Задание
Ответьте на вопросы по отрывку о словах, образованных от «ерунды»:
1. Кого назвали печатно «ерундистом»?
2. Какое слово Ст. Ст. Громека хотел вывести для обозначения занятия ерундою?
3. Кто, по словам отрывка, говорит о «последовательном законе» в изменениях и перерождениях всякого рода?

Фрагмент источника
==================================================

Шрифт:
Интервал:
Закладка:
Впрочем, многие тогда приспособлялись приручить это слово на разные лады, и некоторые иногда достигали хороших успехов. Так, например, вскоре же начальницу какого-то женского учебного заведения назвали печатно «ерундихой», а Льва Камбека* — «ерундистом», И то и
другое очень понравилось. Приехал сочинитель оригинальной музыки г. Лазарев* и дал концерт, а потом В. В. Толбин* возвел этого hier und da в сан «ерундиссимуса короля абиссинского». Слово вытягивалось на соразличные фасоны, и бумага терпела, но и здесь, как и везде, вероятно многое зависело от счастья. Ст. Ст. Громека хотел вывести слово «ерундение», то есть занятие ерундою. И намерение его было самое доброе, чтобы застыдить «ерундистов», но редактор «Отечеств<енных> записок» Ст. С. Дудышкин никак не решался пропустить в своем журнале такое слово и все его вычеркивал. Громеке это стоило крови. Иногда он брал Дудышкина круто и сильно его убеждал, что как от игры на гудке может быть «гудение», так от игры на ерунде производится «ерундение». Дудышкин соглашался и обещал пропустить в печать «ерундение», но когда дело доходило до последней корректуры, смелость его покидала, и он всегда, где только было слово «ерундение», вытравлял его… А между тем, надеюсь, еще всякому понятно, что «бурно-пламенный Громека» ни в одной поре своей деятельности нигилистом не был, но ему просто из благонамеренности хотелось пропустить в свет «ерундение». Не удалось это, — он пошел в чиновники и скончался губернатором, с прозвищем «Степан-Креститель»*.[14]
Сохранение «ерундящими» простолюдинами в их произношении звука «хир» есть, без сомнения, немецкое «hier», и это в данном маленьком вопросе, мне кажется, составляет признак того «последовательного закона» в изменениях и перерождениях всякого рода, о котором говорит Геккель.

==================================================

Исходные данные
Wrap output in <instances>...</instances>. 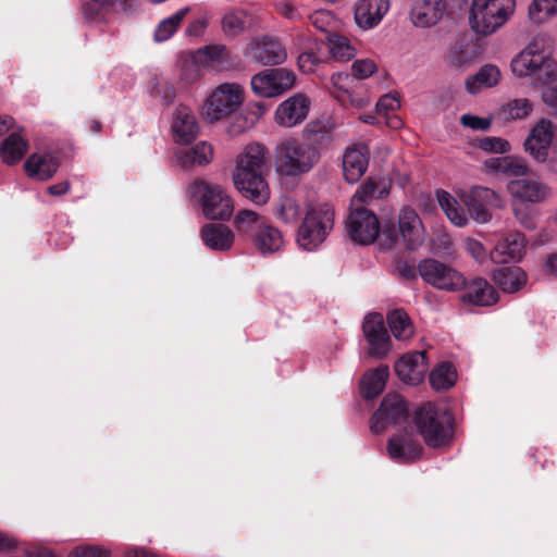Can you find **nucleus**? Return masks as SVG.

==================================================

Ответ
1. Льва Камбека.
2. «Ерундение».
3. Геккель.